Lucy Baring is amazed at someone exercising the herd way.
It’s 10am on a sunny Sunday. I wander down the road to join what has been billed as the ‘annual sheep stampede’ and find two neighbours already in position at the first junction. I have no idea what to expect.
Far above us, on the ancient hills that circle a steep combe, the sheep are dotted, some in silhouette, beside the outline of an Iron Age hillfort. Behind it, the bank drops down to a drover’s lane that is so deeply cut into the side of the slope that anybody walking there is completely hidden.
Some have wondered whether this is the lane—almost a ditch —along which the Duke of Monmouth fled after the battle of Sedgemoor. It was almost certainly used by smugglers hiding the booty landed at Poole or Swanage. Even today, one can feel past lives when you walk there—thieves, murderers, poachers: all part of the landscape when it was used for moving livestock from farm to market.

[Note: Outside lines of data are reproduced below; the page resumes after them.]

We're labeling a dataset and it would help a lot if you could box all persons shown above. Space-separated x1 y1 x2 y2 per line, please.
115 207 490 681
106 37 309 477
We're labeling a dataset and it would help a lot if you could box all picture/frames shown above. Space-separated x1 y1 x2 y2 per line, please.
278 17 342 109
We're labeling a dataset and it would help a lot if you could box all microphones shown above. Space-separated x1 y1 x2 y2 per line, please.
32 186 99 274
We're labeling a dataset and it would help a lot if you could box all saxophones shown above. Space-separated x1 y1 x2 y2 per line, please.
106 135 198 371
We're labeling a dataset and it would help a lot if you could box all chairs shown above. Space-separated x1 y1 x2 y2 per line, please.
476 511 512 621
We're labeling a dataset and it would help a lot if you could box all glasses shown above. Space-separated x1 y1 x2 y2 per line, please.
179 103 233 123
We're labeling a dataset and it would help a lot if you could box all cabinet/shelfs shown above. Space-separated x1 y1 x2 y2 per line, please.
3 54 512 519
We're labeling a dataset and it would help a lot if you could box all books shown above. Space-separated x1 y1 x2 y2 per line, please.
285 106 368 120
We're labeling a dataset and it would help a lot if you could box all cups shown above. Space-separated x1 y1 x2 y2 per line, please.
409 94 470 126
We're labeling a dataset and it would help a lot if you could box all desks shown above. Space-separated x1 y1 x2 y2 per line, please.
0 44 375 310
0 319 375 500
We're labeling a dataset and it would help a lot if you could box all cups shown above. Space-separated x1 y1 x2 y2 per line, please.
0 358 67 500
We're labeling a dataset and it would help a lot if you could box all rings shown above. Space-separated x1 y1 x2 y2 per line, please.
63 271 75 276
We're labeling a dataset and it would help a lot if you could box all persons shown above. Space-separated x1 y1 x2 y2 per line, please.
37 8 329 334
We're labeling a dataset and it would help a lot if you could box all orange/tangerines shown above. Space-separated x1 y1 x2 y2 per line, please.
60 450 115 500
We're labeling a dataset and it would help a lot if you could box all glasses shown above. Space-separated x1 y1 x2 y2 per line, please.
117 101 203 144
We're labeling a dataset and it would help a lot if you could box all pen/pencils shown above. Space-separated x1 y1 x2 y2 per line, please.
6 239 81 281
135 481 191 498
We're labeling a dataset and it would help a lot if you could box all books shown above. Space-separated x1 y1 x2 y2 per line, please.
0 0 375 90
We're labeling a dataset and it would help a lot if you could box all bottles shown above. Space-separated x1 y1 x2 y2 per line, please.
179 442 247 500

The hills are ridged by centuries of sheep zig-zagging nimbly across them. And now, the sheep are on the move, each white dot connecting to another like iron filings being drawn together. They are driven by two dogs, a Land Rover and a very fit woman, who is running. The Land Rover seems perpendicular and, as we watch, my neighbour declares: ‘I’m glad I’m not in that.’ I agree—it looks worse than any fairground ride.

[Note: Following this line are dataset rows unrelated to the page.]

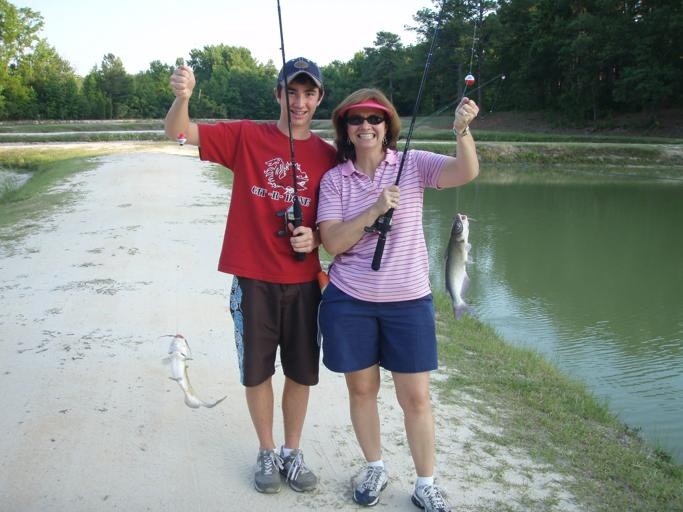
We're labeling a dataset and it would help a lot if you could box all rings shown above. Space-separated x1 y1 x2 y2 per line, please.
463 111 468 116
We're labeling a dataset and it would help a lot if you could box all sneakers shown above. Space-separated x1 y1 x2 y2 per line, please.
411 484 451 512
279 445 318 492
354 467 388 506
255 445 281 493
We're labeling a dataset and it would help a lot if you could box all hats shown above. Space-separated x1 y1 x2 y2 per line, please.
278 57 322 89
339 99 392 118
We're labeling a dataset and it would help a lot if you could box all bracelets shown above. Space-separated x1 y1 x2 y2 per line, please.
453 123 470 137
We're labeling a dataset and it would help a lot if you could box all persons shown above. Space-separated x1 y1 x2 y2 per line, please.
164 56 348 493
318 87 480 512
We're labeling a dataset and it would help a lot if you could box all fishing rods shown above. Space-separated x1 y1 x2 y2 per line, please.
371 1 451 270
276 1 307 261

Drovers were among the most respected members of any farming community. To obtain a licence, they had to be over 30 and married. They were also well paid, earning double the amount of a labourer during harvest. Sheep, pigs, geese and turkeys were moved great distances in addition to cattle.
Herds of swine were moved about six miles a day, their trotters sometimes protected by woollen boots with leather soles. I think about Susie, the obstinate pig we once owned and spent many hours moving from one half of a field to another, and can’t imagine 100 Susies, let alone fitting them with shoes. Geese were moved all over Britain, driven after the harvest so they could feed on stubble along the way. To protect their feet, they started by walking through a mixture of tar, sawdust grit and the odd oyster shell, which formed a pad on their webbed feet.
The hills around us, the lane we’re standing on, they’ve seen it all before. And then, into this bucolic daydream, an unlikely sight appears: a Lycra-clad police- man on a bicycle. He’s cycled the seven miles from our nearest station, where he’s the only officer, but tells us it may soon close. We cheer him up by telling him he can’t cycle up the hill because several hundred sheep are about to come down it and he turns his bike around, looking relieved.
And here they come, a river of sheep winding down the hill followed by the running woman and the shepherdess, who talks to the dogs all the time, using a language we don’t understand. Per- haps she’s shouting ‘heiptrw hw’, one of the oldest of human cries since droving began.
We must block the road, stop the sheep climbing the banks or entering gardens and steer them up the road to our right. I wonder whether my neighbours and I are a match for several hundred of them, but I needn’t have—the dogs have got it under control and Alfie makes a scramble along the bank to outflank some of the more wayward.
This journey is a lot shorter than those of the 19th century, when sheep were driven from Wiltshire to Norfolk or from Northumberland and the Scottish borders to the new hill farms of Exmoor. This flock is coming home, to be scanned before lambing begins in April, and the farmer is relieved—only one ewe has been left behind on the hill. He spends the next two hours retrieving her.
I ask: ‘Who’s that woman who ran up and down the hill behind the sheep?’ ‘She’s my fitness instructor,’ I’m told. ‘She does that for fun.’ A remarkable sight indeed.